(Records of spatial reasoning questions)
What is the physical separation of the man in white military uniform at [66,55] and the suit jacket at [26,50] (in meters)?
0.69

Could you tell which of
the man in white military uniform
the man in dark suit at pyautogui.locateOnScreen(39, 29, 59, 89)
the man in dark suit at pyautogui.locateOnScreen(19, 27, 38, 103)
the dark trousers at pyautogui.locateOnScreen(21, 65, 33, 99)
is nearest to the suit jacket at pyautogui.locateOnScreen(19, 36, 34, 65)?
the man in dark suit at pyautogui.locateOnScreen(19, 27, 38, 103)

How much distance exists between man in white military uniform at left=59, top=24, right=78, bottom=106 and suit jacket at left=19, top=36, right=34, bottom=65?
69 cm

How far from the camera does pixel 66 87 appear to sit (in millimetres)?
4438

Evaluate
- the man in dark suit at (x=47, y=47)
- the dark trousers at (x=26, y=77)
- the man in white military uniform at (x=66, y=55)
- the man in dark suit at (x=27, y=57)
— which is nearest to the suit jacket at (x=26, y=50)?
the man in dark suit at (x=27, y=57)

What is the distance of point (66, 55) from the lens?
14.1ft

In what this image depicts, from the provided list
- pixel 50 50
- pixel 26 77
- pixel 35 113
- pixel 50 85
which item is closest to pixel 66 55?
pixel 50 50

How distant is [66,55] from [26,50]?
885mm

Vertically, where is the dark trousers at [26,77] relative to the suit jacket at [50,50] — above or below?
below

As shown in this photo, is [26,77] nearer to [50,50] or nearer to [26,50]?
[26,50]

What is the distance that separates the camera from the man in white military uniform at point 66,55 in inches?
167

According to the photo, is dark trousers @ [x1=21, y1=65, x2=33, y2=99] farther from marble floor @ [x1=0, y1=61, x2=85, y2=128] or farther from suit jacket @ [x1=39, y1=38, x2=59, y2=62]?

### What you will do
Reproduce every one of the records above verbatim, line for line.

### Reply to the task
What is the physical separation of the man in white military uniform at [66,55] and the suit jacket at [26,50] (in meters)?
0.69

Could you tell which of
the man in white military uniform
the man in dark suit at pyautogui.locateOnScreen(39, 29, 59, 89)
the man in dark suit at pyautogui.locateOnScreen(19, 27, 38, 103)
the dark trousers at pyautogui.locateOnScreen(21, 65, 33, 99)
is nearest to the suit jacket at pyautogui.locateOnScreen(19, 36, 34, 65)?
the man in dark suit at pyautogui.locateOnScreen(19, 27, 38, 103)

How much distance exists between man in white military uniform at left=59, top=24, right=78, bottom=106 and suit jacket at left=19, top=36, right=34, bottom=65?
69 cm

How far from the camera does pixel 66 87 appear to sit (in millimetres)?
4438

Evaluate
- the man in dark suit at (x=47, y=47)
- the dark trousers at (x=26, y=77)
- the man in white military uniform at (x=66, y=55)
- the man in dark suit at (x=27, y=57)
— which is nearest to the suit jacket at (x=26, y=50)?
the man in dark suit at (x=27, y=57)

What is the distance of point (66, 55) from the lens?
14.1ft

In what this image depicts, from the provided list
- pixel 50 50
- pixel 26 77
- pixel 35 113
- pixel 50 85
which item is closest to pixel 66 55?
pixel 50 50

How distant is [66,55] from [26,50]?
885mm

Vertically, where is the dark trousers at [26,77] relative to the suit jacket at [50,50] — above or below?
below

As shown in this photo, is [26,77] nearer to [50,50] or nearer to [26,50]?
[26,50]

What is the distance that separates the camera from the man in white military uniform at point 66,55 in inches?
167

According to the photo, is dark trousers @ [x1=21, y1=65, x2=33, y2=99] farther from marble floor @ [x1=0, y1=61, x2=85, y2=128] or farther from suit jacket @ [x1=39, y1=38, x2=59, y2=62]?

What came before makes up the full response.